::: Document extract

The main lines of their history down to
c.
460 are already familiar from mainland Greece. There had been wars between western Greek cities and also wars between the Greeks and the many non-Greeks on the island. There had been no new ‘Western’ military inventions and no really new political experiments: there was no common Sicilian Greek council or festival. The most pan-‘Siciliote’ occasions must have
been their horse races but we do not even know where the big meetings were held. On the mainland Greek model, there were citizen-armies of armoured hoplites and excellent cavalrymen (horses proliferated in the good river-lands, as only in Thessaly back in Greece). There were tyrants, and eventually there were democracies to replace them. The main difference was the timescale. The grandest Sicilian tyrants emerged in Syracuse and Gela
c.
505
BC
(when the Athenians had just adopted democracy). Democracies replaced Western tyrants quite often, but not until the 460s (in Asia Minor, democracy had already been motivating the eastern Greeks to revolt by
c.
500). From Sicily, we now have inscribed evidence of the reforms by which the newly strengthened city-state of Camarina adapted its social units
c.
460
BC
, but the reform was some fifty years later than Cleisthenes’ somewhat similar reforms in Attica.
6

In religion, too, the western Greeks were traditional. They honoured the same Greek gods and connected themselves to similar myths. A few of them have left some clear evidence for beliefs about life in the underworld, and until recently these speculations were loosely called ‘Orphic’ (after Orpheus, who escaped the underworld) and were thought to be a western Greek innovation. New evidence has shown that they were not distinctively Western but were widespread in Greece too. An important inscription, dated
c.

::::::
::: Excerpted data

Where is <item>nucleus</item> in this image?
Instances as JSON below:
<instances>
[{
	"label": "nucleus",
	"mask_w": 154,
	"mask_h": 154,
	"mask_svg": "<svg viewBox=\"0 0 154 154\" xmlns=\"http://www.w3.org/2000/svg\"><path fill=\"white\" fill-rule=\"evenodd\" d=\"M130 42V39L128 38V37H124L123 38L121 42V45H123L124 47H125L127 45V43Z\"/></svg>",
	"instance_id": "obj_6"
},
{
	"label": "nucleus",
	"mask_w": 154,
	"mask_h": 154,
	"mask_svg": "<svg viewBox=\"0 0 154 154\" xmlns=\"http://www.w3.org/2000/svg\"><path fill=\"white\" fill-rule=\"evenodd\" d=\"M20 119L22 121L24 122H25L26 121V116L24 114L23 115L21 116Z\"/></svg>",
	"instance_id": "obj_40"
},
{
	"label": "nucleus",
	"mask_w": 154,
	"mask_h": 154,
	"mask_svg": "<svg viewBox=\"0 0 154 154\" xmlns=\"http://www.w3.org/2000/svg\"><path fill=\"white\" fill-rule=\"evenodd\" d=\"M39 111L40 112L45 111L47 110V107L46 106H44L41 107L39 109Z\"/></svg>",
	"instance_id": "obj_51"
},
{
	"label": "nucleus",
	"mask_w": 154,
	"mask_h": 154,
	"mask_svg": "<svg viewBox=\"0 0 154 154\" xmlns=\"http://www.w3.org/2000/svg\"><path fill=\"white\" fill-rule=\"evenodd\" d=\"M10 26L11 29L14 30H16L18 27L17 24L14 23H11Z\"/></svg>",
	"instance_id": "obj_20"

::::::

§ **Given instruction**: Set down, word for word, the part of the passage above on the Sicilian Greeks that begins at the words "500). From Sicily, we" and stops after the words "reforms in Attica.".

§ **Response to the task**:
500). From Sicily, we now have inscribed evidence of the reforms by which the newly strengthened city-state of Camarina adapted its social units
c.
460
BC
, but the reform was some fifty years later than Cleisthenes’ somewhat similar reforms in Attica.